Orthopedic Device Makers Accused of Paying Doctors
By Avram Goldstein
Bloomberg News
Thursday, February 28, 2008; Page D08
Four makers of artificial hips and knees paid doctors more than $800 million in royalties and fees in four years to influence their choice of implants, a U.S. investigator told Congress.
The unidentified companies control about three-quarters of the $9.4 billion worldwide market for hips and knees, said Gregory E. Demske, an assistant inspector general at the Health and Human Services Department, at a hearing yesterday of the Senate Special Committee on Aging.
"Illegitimate" payments, the extent of which is unknown, influence orthopedic surgeons' medical judgment and are so common that it will be difficult to eliminate the practice, Demske and other witnesses said. The fees have enriched doctors and distorted the market by bolstering sales of lower-quality devices, they said.
"Industry and physicians are equally culpable," said Sen. Herb Kohl (D-Wis.), chairman of the panel. "Some physicians make it known to the companies that they will be loyal to the highest bidder. Where does the patient's well-being fit into the equation?"
The hearing followed a probe of the orthopedic-device industry by U.S. prosecutors that was settled in September for $311 million. The government said the companies handed out excessive consulting agreements, lavish trips and other perks to reward surgeons who used their products.
The parties to the settlement were two Warsaw, Ind., companies, Zimmer Holdings and Biomet, as well as New Brunswick, N.J.-based Johnson & Johnson and London-based Smith & Nephew.
It's clear the device companies went too far, said Chad Phipps, Zimmer's general counsel.

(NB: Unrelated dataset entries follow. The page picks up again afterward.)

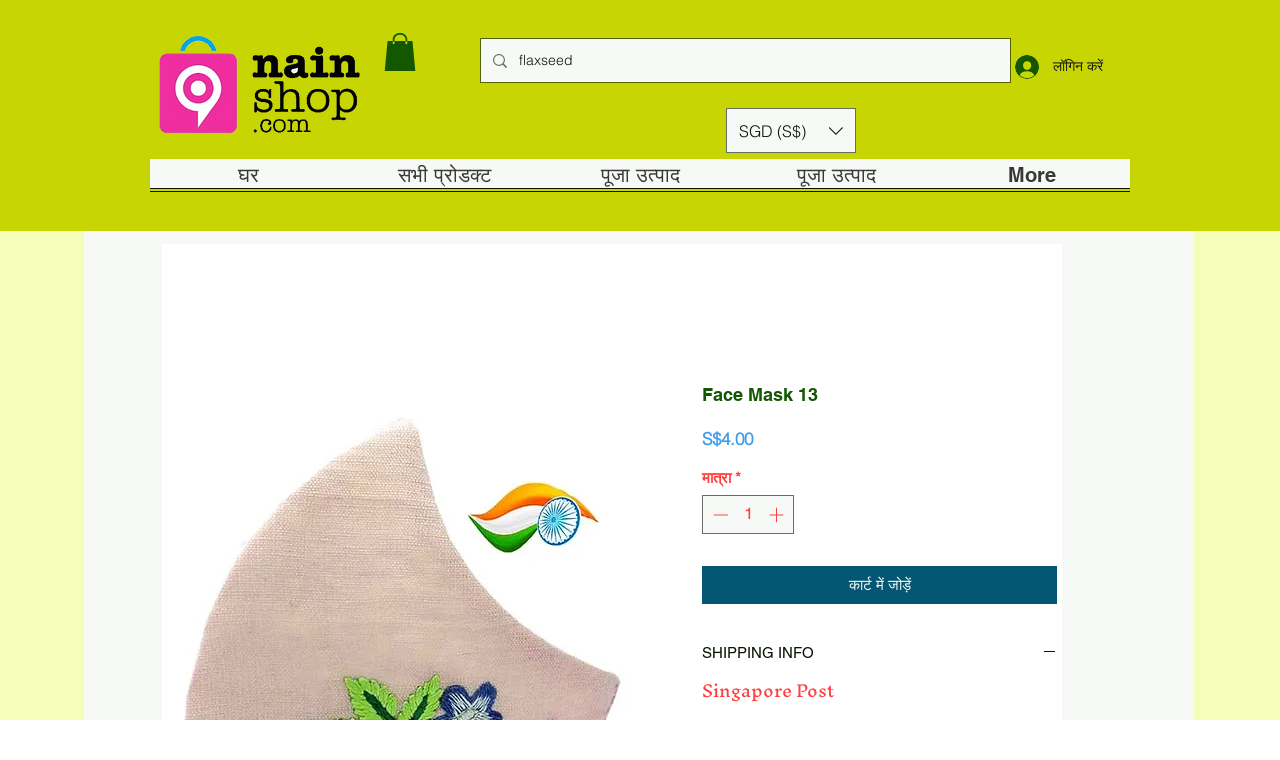

--- FILE ---
content_type: text/html; charset=utf-8
request_url: https://www.google.com/recaptcha/api2/aframe
body_size: 269
content:
<!DOCTYPE HTML><html><head><meta http-equiv="content-type" content="text/html; charset=UTF-8"></head><body><script nonce="zjJyYWVhVab-ROaBv3wnDA">/** Anti-fraud and anti-abuse applications only. See google.com/recaptcha */ try{var clients={'sodar':'https://pagead2.googlesyndication.com/pagead/sodar?'};window.addEventListener("message",function(a){try{if(a.source===window.parent){var b=JSON.parse(a.data);var c=clients[b['id']];if(c){var d=document.createElement('img');d.src=c+b['params']+'&rc='+(localStorage.getItem("rc::a")?sessionStorage.getItem("rc::b"):"");window.document.body.appendChild(d);sessionStorage.setItem("rc::e",parseInt(sessionStorage.getItem("rc::e")||0)+1);localStorage.setItem("rc::h",'1768956486739');}}}catch(b){}});window.parent.postMessage("_grecaptcha_ready", "*");}catch(b){}</script></body></html>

"In hindsight it now appears that as the industry expanded to meet patient needs, the use of consultants may have been excessive at times," Phipps told the committee.
New limits and disclosure rules stemming from the settlement have "leveled the playing field," said Edward Lipes, executive vice president of Stryker, a Kalamazoo, Mich.-based maker of artificial hips. "Surgeons will be paid fair-market value for their services."
It's difficult to sort out which payments are unethical, said Demske, the investigator. Kohl has proposed legislation requiring public and easily accessible online disclosure of all payments to doctors by device makers, including makers of heart devices.
Zimmer and Medtronic, a maker of devices for heart disease and spine surgery in Minneapolis, said they would support Kohl's proposal if it covered every device maker rather than only those with more than $100 million in annual revenue.
Larger device makers worry that physician consultants may be tempted to shift their allegiance to competitors that fall below that revenue threshold in order to keep taking excessive fees, according to Senate committee staffers.
Efforts to curb questionable consulting fees have failed so far, said Charles Rosen, an Irvine, Calif., orthopedic surgeon, who started the Association for Ethics in Spine Surgery. He testified that he was vilified by leaders of his medical specialty, including medical journal editors, because of his opposition to company payments.
"I don't believe the medical societies are capable of doing it, nor the industry," he said. "It is so embedded now among most of the people running these societies, including the educational foundations, that I don't think it's possible to change that without something from the outside happening."